Pada umumnya terdapat peringkat rendah pada banyak negara berkembang. India dan
Bangladesh punya anggota DPR perempuan sekitar 9 persen. Yang tertinggal di Swedia,
dengan 42 persen, di Belanda 36 persen. Di Asia Pasifik angka rata-ratanya 14,5 persen
yang lebih tinggi sedikit ketimbang rata-rata di dunia. Tetapi, Indonesia dengan hanya 8
persen menskor lebih rendah dari pada Vietnam, Cina, Malaysia, Filipina, dan Laos yang
jumlahnya di atas Indonesia. Tetapi, angka untuk Indonesia lebih baik daripada Singapura
6,5 persen, dan Jepang 7,5 persen.
Keberadaan perempuan dalam bidang politik di belahan dunia yang lain pun
tinggi. Di Afrika Selatan, misalnya, di zaman Nelson Mandela berkuasa, mereka
menerapkan 30 persen bagi perempuan dalam lembaga eksekutif dan legislatif. Bahkan,
Cina, yang memberi quota 10 persen pada kaum perempuannya, dalam prakteknya malah
bisa mencapai 26 persen. Australia malah tinggi sekali, yaitu memberi quota 50 persen.
Partai Buruh Inggris juga 50 persen, India 35 persen dan Denmark 40 persen.
Lalu, bagaimana dengan Indonesia kini? Lewat proses perjuangan yang cukup
taktis, hasilnya sudah dapat dilihat, di mana kini DPR mulai meloloskan UU Pemilu
sebagai suatu kesepakatan maksimum dalam fraksi-fraksi DPR yang menetapkan quota
30 persen bagi perempuan untuk calon anggota di DPR, DPRD Propinsi, di DPRD
Kab/Kota. Persoalannya, bagaimana hal ini dalam prakteknya nanti, terutama dalam
kebijakan-kebijakan parpol?
Perlu diketengahkan bahwa sampai sekarang isu perempuan belum menjadi salah
satu platform politik sebagian besar parpol peserta pemilu. Boleh dikatakan, sebagian
besar parpol masih menempatkan perempuan dalam peran domestik atau masih bias
gender dalam memandang permasalahan dan kepentingan perempuan. Hingga saat ini
pun kita belum tahu dengan jelas platform parpol dalam pemilu 2009 nanti.

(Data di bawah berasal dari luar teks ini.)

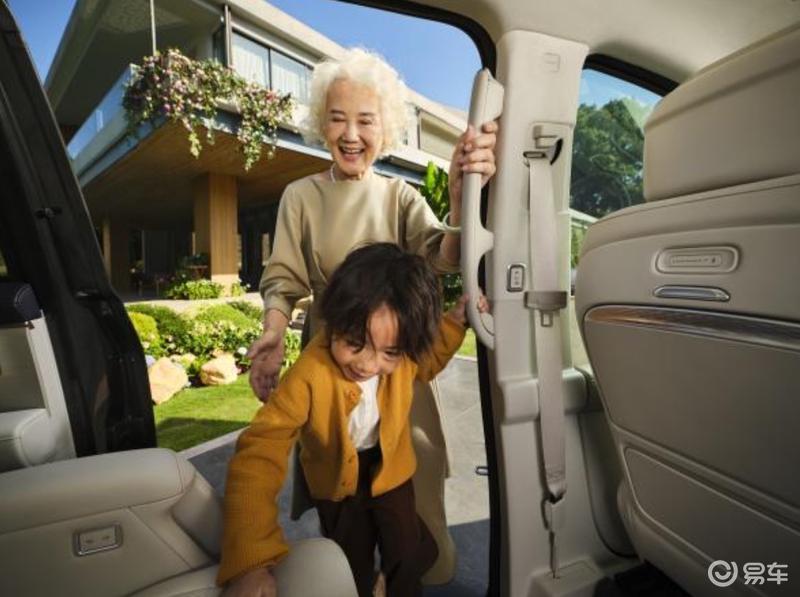 别克至境世家空间信息公布将于四季度上市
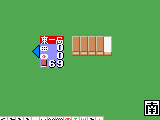 Sei Hai Densetsu (Japan)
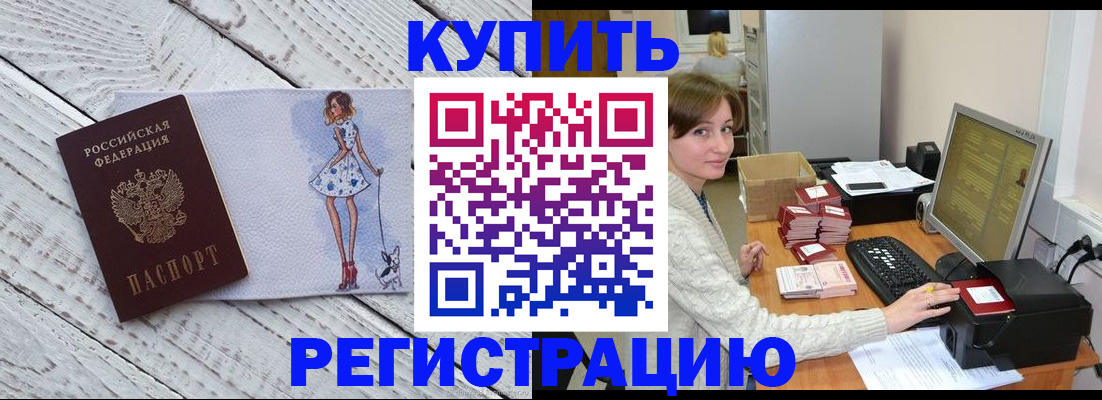 временная регистрация адрес в Кирово-Чепецке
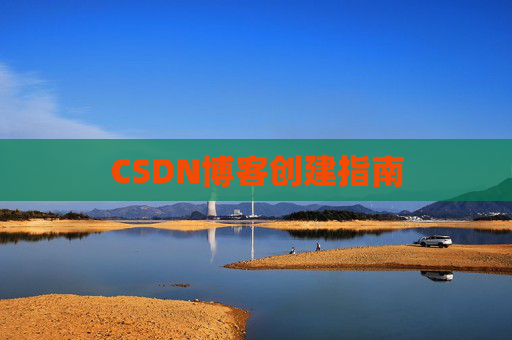 CSDN博客创建指南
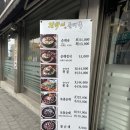 김박사식당 | 송탄역 맛집 발견! 깔끔한 국물과 쫀득한 찰순대가 일품인 김박사 순대국 ✨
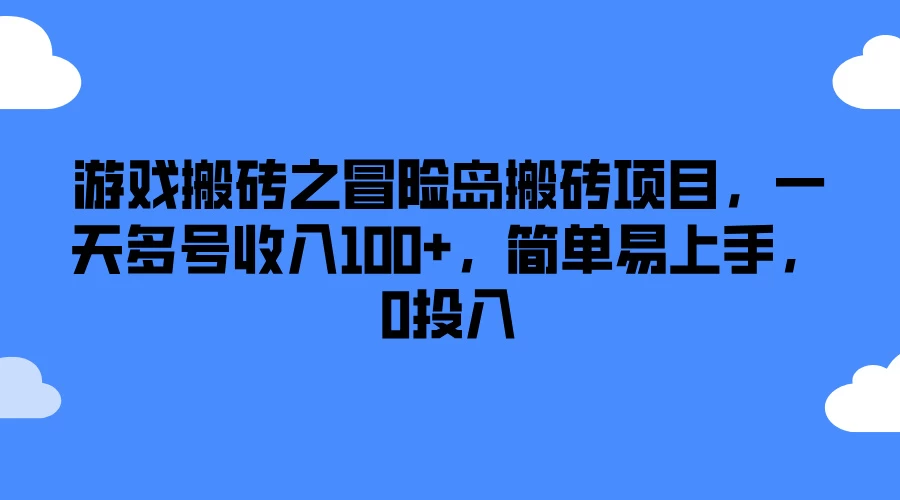 游戏搬砖之冒险岛搬砖项目，一天多号收入100+，简单易上手，0投入 - 火火兔电子商城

Tampaknya
baik dalam pemilu 1999 maupun 2004, soal quota representatif dan affirmation action,
misalnya, belum semua parpol sanggup menempatkan calegnya yang perempuan sesuai
dengan quota 30 persen.
Dalam hal ini, para parpol, meskipun dalam platformnya menyebut masalah
perempuan, ternyata ketika itu mereka belum memiliki kesepahaman yang komprehensif
mengenai masalah perempuan. Belum ada tindakan konkret dari parpol hingga saat ini
dalam merespon masalah kekerasan terhadap perempuan misalnya. Apakah akar
masalahnya?

***
Belum adanya kesetaraan gender, sesungguhnya bukan hanya terjadi di wilayah
politik, tetapi juga di wilayah ekonomi, pendidikan, hukum, dan sosial. Hingga kini,
tingkat pendidikan, kesejahteraan ekonomi, melek politik dan sebagainya bagi
perempuan, belum banyak mengalami perubahan berarti, masih cukup tertinggal jauh dari
laki-laki. Untuk mengatasi persoalan ini diperlukan banyak hal.

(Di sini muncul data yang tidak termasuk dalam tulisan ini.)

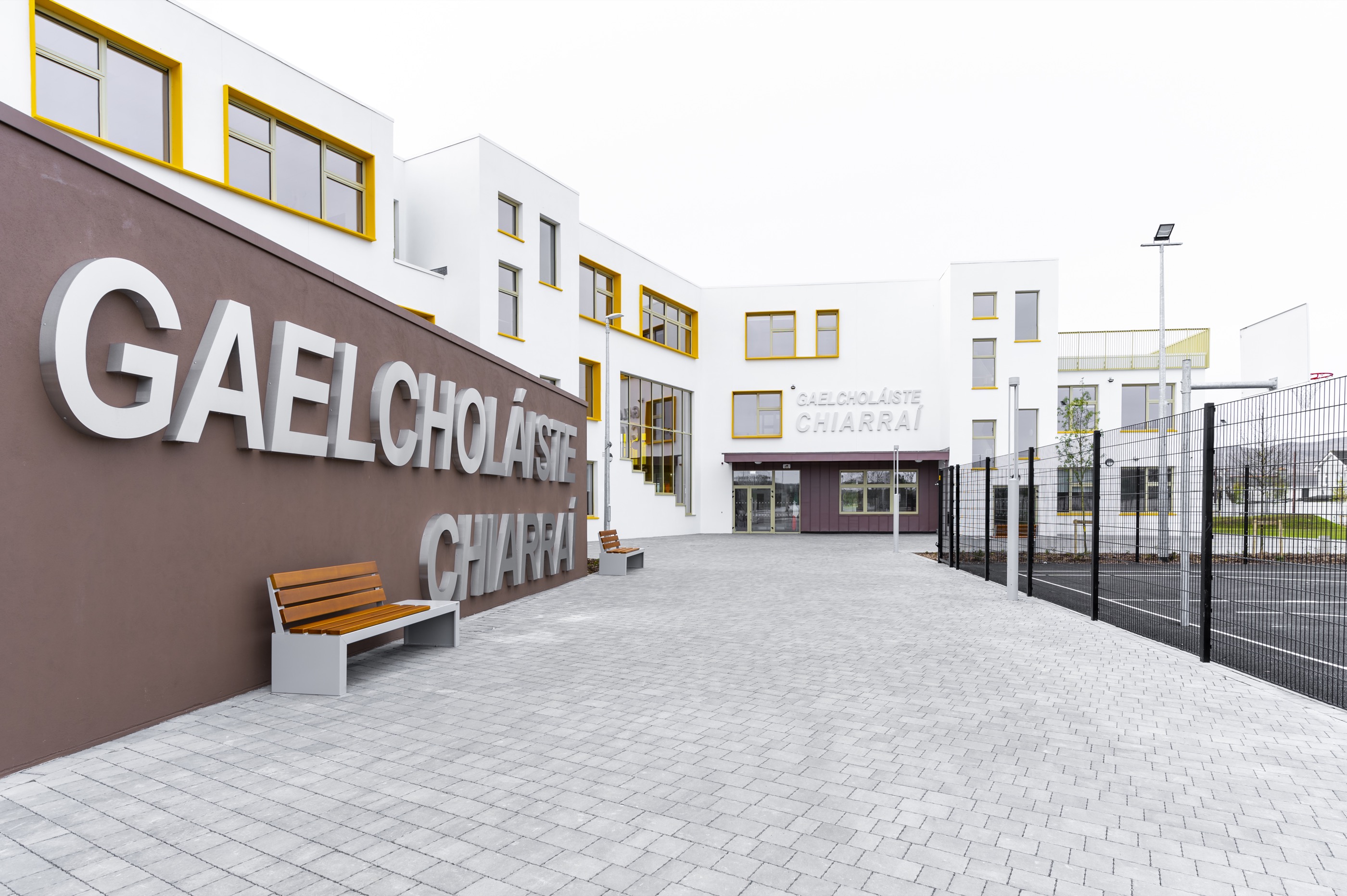 Gaelcholaiste Chiarrai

Perlu dicatat bahwa masalah perjuangan dan perolehan quota 30 persen,
sebenarnya hanyalah salah satu langkah saja dalam upaya memperjuangkan keadilan dan
kesetaraan gender. Upaya untuk meningkatkan kualitas sumber daya perempuan
merupakan sebuah faktor yang sangat penting untuk diperhatikan secara serius. Jika
tidak, maka pemberian quota 30 persen hanya akan menjadi retorika, dan tidak tertutup
kemungkinan persoalan posisi politik perempuan yang dimunculkan oleh proses ini tidak
lebih hanya sebagai kepanjangan tangan dari periode sebelum quota diterapkan.
Untuk itu, perempuan harus menunjukkan tingkat kemampuan di setiap wilayah
kehidupan. Pemberian peluang yang sangat luas bagi perempuan untuk menempatkan
posisi-posisi penting dan strategis dalam lembaga-lembaga politik terutama pada tingkat
parlemen, misalnya, baru hanya merupakan persoalan berikut setelah persoalan-persoalan
lain seperti di bidang pendidikan yang mesti ditingkatkan di kalangan perempuan. Ini
tentu kendalanya terletak pada faktor budaya patriakal yang umumnya dianut bangsa ini.
Dalam arti, pendidikan melek politik bagi perempuan kemudian diikuti
pendidikan di bidang-bidang lain merupakan sesuatu yang sangat mutlak untuk
meningkatkan SDM perempuan, sehingga kaum perempuan sendiri lebih mampu
menyelesaikan problem-problem yang dihadapinya sesuai dengan potensinya. Dengan
demikian, perubahan yang diinginkan perempuan dapat saja terwujud, bukan saja di
dunia politik, tetapi juga di bidang-bidang lain.